(DO THIS): Put every line of the rows below into a JSON list of strings, one string per line, and leave out any blank lines.

(Dataset items):
====

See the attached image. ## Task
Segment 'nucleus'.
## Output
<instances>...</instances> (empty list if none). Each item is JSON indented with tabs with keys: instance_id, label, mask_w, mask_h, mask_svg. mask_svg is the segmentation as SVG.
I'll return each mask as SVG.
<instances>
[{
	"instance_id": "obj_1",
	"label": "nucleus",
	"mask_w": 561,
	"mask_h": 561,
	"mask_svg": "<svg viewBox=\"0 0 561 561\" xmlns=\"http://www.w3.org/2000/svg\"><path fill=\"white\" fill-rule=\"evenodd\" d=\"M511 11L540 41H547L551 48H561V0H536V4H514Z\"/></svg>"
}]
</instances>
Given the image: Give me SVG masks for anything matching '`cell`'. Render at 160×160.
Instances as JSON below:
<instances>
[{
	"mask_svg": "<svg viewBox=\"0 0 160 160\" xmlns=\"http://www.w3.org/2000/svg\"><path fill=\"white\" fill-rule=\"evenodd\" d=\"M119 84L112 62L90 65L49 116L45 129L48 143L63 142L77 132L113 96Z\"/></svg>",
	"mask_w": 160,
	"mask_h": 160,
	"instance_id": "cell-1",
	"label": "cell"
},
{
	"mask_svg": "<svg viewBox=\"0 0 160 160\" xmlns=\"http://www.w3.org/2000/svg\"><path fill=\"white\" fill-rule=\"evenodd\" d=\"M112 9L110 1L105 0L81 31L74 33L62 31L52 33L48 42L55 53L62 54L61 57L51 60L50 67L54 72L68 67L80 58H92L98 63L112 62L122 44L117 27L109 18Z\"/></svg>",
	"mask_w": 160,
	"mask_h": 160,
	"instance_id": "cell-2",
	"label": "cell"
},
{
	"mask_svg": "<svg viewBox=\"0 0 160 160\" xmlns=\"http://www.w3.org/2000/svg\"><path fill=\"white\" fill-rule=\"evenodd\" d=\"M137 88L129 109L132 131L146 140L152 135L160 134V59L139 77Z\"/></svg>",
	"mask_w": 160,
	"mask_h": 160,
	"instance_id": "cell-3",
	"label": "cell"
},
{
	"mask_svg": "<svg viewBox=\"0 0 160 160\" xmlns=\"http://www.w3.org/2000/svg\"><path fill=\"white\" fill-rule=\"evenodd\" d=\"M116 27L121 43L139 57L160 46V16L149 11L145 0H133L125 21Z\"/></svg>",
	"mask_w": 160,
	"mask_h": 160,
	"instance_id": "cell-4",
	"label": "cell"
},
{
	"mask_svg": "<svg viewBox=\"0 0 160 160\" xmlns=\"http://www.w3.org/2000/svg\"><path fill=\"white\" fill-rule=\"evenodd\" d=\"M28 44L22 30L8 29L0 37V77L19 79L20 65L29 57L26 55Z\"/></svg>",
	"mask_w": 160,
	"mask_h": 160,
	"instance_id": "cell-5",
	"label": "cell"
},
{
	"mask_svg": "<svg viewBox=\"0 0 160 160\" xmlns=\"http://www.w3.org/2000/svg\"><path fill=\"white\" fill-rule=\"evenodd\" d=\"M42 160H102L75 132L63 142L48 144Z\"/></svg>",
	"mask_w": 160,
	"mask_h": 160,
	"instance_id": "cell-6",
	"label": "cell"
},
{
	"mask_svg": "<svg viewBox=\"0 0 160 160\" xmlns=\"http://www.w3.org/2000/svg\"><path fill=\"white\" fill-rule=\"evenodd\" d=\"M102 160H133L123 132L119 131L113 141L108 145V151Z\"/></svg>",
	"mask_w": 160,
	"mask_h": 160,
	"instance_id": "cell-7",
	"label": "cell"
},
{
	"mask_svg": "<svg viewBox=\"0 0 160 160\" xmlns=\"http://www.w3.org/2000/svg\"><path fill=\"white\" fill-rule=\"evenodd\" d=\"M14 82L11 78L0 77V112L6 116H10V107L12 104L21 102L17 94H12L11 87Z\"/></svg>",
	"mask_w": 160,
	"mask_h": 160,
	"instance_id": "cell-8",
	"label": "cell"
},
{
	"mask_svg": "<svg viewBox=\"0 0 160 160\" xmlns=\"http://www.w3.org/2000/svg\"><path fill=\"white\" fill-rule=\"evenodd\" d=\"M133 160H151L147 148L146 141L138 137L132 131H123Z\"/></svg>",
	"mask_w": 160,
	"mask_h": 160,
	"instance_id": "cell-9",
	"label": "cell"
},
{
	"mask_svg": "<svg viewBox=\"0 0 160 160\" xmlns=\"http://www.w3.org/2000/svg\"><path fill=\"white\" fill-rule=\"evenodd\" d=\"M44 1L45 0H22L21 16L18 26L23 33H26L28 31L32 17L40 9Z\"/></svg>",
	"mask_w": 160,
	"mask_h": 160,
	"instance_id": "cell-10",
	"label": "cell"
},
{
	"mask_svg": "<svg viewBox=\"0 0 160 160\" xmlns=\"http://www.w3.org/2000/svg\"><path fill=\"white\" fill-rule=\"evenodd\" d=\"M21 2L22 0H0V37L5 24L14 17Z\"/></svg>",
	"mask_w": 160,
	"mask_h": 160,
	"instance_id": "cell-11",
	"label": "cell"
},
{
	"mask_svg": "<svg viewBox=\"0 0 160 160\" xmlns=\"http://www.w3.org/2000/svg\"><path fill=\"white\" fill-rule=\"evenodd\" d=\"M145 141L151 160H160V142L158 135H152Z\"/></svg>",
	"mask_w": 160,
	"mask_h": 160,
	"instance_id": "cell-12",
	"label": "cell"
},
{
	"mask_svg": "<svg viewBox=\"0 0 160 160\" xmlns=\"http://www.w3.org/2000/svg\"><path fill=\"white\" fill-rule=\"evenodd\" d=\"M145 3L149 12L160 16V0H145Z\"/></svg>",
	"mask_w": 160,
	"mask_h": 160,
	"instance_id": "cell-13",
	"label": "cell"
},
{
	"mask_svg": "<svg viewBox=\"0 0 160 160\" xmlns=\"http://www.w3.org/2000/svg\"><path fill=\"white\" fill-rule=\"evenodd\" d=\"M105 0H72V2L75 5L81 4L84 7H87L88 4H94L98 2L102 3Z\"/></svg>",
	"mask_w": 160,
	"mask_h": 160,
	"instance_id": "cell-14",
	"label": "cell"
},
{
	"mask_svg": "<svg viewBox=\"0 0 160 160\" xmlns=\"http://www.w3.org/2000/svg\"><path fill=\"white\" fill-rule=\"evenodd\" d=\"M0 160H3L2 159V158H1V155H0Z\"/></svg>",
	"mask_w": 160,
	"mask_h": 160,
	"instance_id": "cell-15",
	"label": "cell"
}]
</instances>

====

(RESPONSE TO THIS EXERCISE):
[
  "See the attached image. ## Task",
  "Segment 'nucleus'.",
  "## Output",
  "<instances>...</instances> (empty list if none). Each item is JSON indented with tabs with keys: instance_id, label, mask_w, mask_h, mask_svg. mask_svg is the segmentation as SVG.",
  "I'll return each mask as SVG.",
  "<instances>",
  "[{",
  "\t\"instance_id\": \"obj_1\",",
  "\t\"label\": \"nucleus\",",
  "\t\"mask_w\": 561,",
  "\t\"mask_h\": 561,",
  "\t\"mask_svg\": \"<svg viewBox=\\\"0 0 561 561\\\" xmlns=\\\"http://www.w3.org/2000/svg\\\"><path fill=\\\"white\\\" fill-rule=\\\"evenodd\\\" d=\\\"M511 11L540 41H547L551 48H561V0H536V4H514Z\\\"/></svg>\"",
  "}]",
  "</instances>",
  "Given the image: Give me SVG masks for anything matching '`cell`'. Render at 160×160.",
  "Instances as JSON below:",
  "<instances>",
  "[{",
  "\t\"mask_svg\": \"<svg viewBox=\\\"0 0 160 160\\\" xmlns=\\\"http://www.w3.org/2000/svg\\\"><path fill=\\\"white\\\" fill-rule=\\\"evenodd\\\" d=\\\"M119 84L112 62L90 65L49 116L45 129L48 143L63 142L77 132L113 96Z\\\"/></svg>\",",
  "\t\"mask_w\": 160,",
  "\t\"mask_h\": 160,",
  "\t\"instance_id\": \"cell-1\",",
  "\t\"label\": \"cell\"",
  "},",
  "{",
  "\t\"mask_svg\": \"<svg viewBox=\\\"0 0 160 160\\\" xmlns=\\\"http://www.w3.org/2000/svg\\\"><path fill=\\\"white\\\" fill-rule=\\\"evenodd\\\" d=\\\"M112 9L110 1L105 0L81 31L74 33L62 31L52 33L48 42L55 53L62 54L61 57L51 60L50 67L54 72L68 67L80 58H92L98 63L112 62L122 44L117 27L109 18Z\\\"/></svg>\",",
  "\t\"mask_w\": 160,",
  "\t\"mask_h\": 160,",
  "\t\"instance_id\": \"cell-2\",",
  "\t\"label\": \"cell\"",
  "},",
  "{",
  "\t\"mask_svg\": \"<svg viewBox=\\\"0 0 160 160\\\" xmlns=\\\"http://www.w3.org/2000/svg\\\"><path fill=\\\"white\\\" fill-rule=\\\"evenodd\\\" d=\\\"M137 88L129 109L132 131L146 140L152 135L160 134V59L139 77Z\\\"/></svg>\",",
  "\t\"mask_w\": 160,",
  "\t\"mask_h\": 160,",
  "\t\"instance_id\": \"cell-3\",",
  "\t\"label\": \"cell\"",
  "},",
  "{",
  "\t\"mask_svg\": \"<svg viewBox=\\\"0 0 160 160\\\" xmlns=\\\"http://www.w3.org/2000/svg\\\"><path fill=\\\"white\\\" fill-rule=\\\"evenodd\\\" d=\\\"M116 27L121 43L139 57L160 46V16L149 11L145 0H133L125 21Z\\\"/></svg>\",",
  "\t\"mask_w\": 160,",
  "\t\"mask_h\": 160,",
  "\t\"instance_id\": \"cell-4\",",
  "\t\"label\": \"cell\"",
  "},",
  "{",
  "\t\"mask_svg\": \"<svg viewBox=\\\"0 0 160 160\\\" xmlns=\\\"http://www.w3.org/2000/svg\\\"><path fill=\\\"white\\\" fill-rule=\\\"evenodd\\\" d=\\\"M28 44L22 30L8 29L0 37V77L19 79L20 65L29 57L26 55Z\\\"/></svg>\",",
  "\t\"mask_w\": 160,",
  "\t\"mask_h\": 160,",
  "\t\"instance_id\": \"cell-5\",",
  "\t\"label\": \"cell\"",
  "},",
  "{",
  "\t\"mask_svg\": \"<svg viewBox=\\\"0 0 160 160\\\" xmlns=\\\"http://www.w3.org/2000/svg\\\"><path fill=\\\"white\\\" fill-rule=\\\"evenodd\\\" d=\\\"M42 160H102L75 132L63 142L48 144Z\\\"/></svg>\",",
  "\t\"mask_w\": 160,",
  "\t\"mask_h\": 160,",
  "\t\"instance_id\": \"cell-6\",",
  "\t\"label\": \"cell\"",
  "},",
  "{",
  "\t\"mask_svg\": \"<svg viewBox=\\\"0 0 160 160\\\" xmlns=\\\"http://www.w3.org/2000/svg\\\"><path fill=\\\"white\\\" fill-rule=\\\"evenodd\\\" d=\\\"M102 160H133L123 132L119 131L113 141L108 145V151Z\\\"/></svg>\",",
  "\t\"mask_w\": 160,",
  "\t\"mask_h\": 160,",
  "\t\"instance_id\": \"cell-7\",",
  "\t\"label\": \"cell\"",
  "},",
  "{",
  "\t\"mask_svg\": \"<svg viewBox=\\\"0 0 160 160\\\" xmlns=\\\"http://www.w3.org/2000/svg\\\"><path fill=\\\"white\\\" fill-rule=\\\"evenodd\\\" d=\\\"M14 82L11 78L0 77V112L6 116H10V107L12 104L21 102L17 94H12L11 87Z\\\"/></svg>\",",
  "\t\"mask_w\": 160,",
  "\t\"mask_h\": 160,",
  "\t\"instance_id\": \"cell-8\",",
  "\t\"label\": \"cell\"",
  "},",
  "{",
  "\t\"mask_svg\": \"<svg viewBox=\\\"0 0 160 160\\\" xmlns=\\\"http://www.w3.org/2000/svg\\\"><path fill=\\\"white\\\" fill-rule=\\\"evenodd\\\" d=\\\"M133 160H151L147 148L146 141L138 137L132 131H123Z\\\"/></svg>\",",
  "\t\"mask_w\": 160,",
  "\t\"mask_h\": 160,",
  "\t\"instance_id\": \"cell-9\",",
  "\t\"label\": \"cell\"",
  "},",
  "{",
  "\t\"mask_svg\": \"<svg viewBox=\\\"0 0 160 160\\\" xmlns=\\\"http://www.w3.org/2000/svg\\\"><path fill=\\\"white\\\" fill-rule=\\\"evenodd\\\" d=\\\"M44 1L45 0H22L21 16L18 26L23 33H26L28 31L32 17L40 9Z\\\"/></svg>\",",
  "\t\"mask_w\": 160,",
  "\t\"mask_h\": 160,",
  "\t\"instance_id\": \"cell-10\",",
  "\t\"label\": \"cell\"",
  "},",
  "{",
  "\t\"mask_svg\": \"<svg viewBox=\\\"0 0 160 160\\\" xmlns=\\\"http://www.w3.org/2000/svg\\\"><path fill=\\\"white\\\" fill-rule=\\\"evenodd\\\" d=\\\"M21 2L22 0H0V37L5 24L14 17Z\\\"/></svg>\",",
  "\t\"mask_w\": 160,",
  "\t\"mask_h\": 160,",
  "\t\"instance_id\": \"cell-11\",",
  "\t\"label\": \"cell\"",
  "},",
  "{",
  "\t\"mask_svg\": \"<svg viewBox=\\\"0 0 160 160\\\" xmlns=\\\"http://www.w3.org/2000/svg\\\"><path fill=\\\"white\\\" fill-rule=\\\"evenodd\\\" d=\\\"M145 141L151 160H160V142L158 135H152Z\\\"/></svg>\",",
  "\t\"mask_w\": 160,",
  "\t\"mask_h\": 160,",
  "\t\"instance_id\": \"cell-12\",",
  "\t\"label\": \"cell\"",
  "},",
  "{",
  "\t\"mask_svg\": \"<svg viewBox=\\\"0 0 160 160\\\" xmlns=\\\"http://www.w3.org/2000/svg\\\"><path fill=\\\"white\\\" fill-rule=\\\"evenodd\\\" d=\\\"M145 3L149 12L160 16V0H145Z\\\"/></svg>\",",
  "\t\"mask_w\": 160,",
  "\t\"mask_h\": 160,",
  "\t\"instance_id\": \"cell-13\",",
  "\t\"label\": \"cell\"",
  "},",
  "{",
  "\t\"mask_svg\": \"<svg viewBox=\\\"0 0 160 160\\\" xmlns=\\\"http://www.w3.org/2000/svg\\\"><path fill=\\\"white\\\" fill-rule=\\\"evenodd\\\" d=\\\"M105 0H72V2L75 5L81 4L84 7H87L88 4H94L98 2L102 3Z\\\"/></svg>\",",
  "\t\"mask_w\": 160,",
  "\t\"mask_h\": 160,",
  "\t\"instance_id\": \"cell-14\",",
  "\t\"label\": \"cell\"",
  "},",
  "{",
  "\t\"mask_svg\": \"<svg viewBox=\\\"0 0 160 160\\\" xmlns=\\\"http://www.w3.org/2000/svg\\\"><path fill=\\\"white\\\" fill-rule=\\\"evenodd\\\" d=\\\"M0 160H3L2 159V158H1V155H0Z\\\"/></svg>\",",
  "\t\"mask_w\": 160,",
  "\t\"mask_h\": 160,",
  "\t\"instance_id\": \"cell-15\",",
  "\t\"label\": \"cell\"",
  "}]",
  "</instances>"
]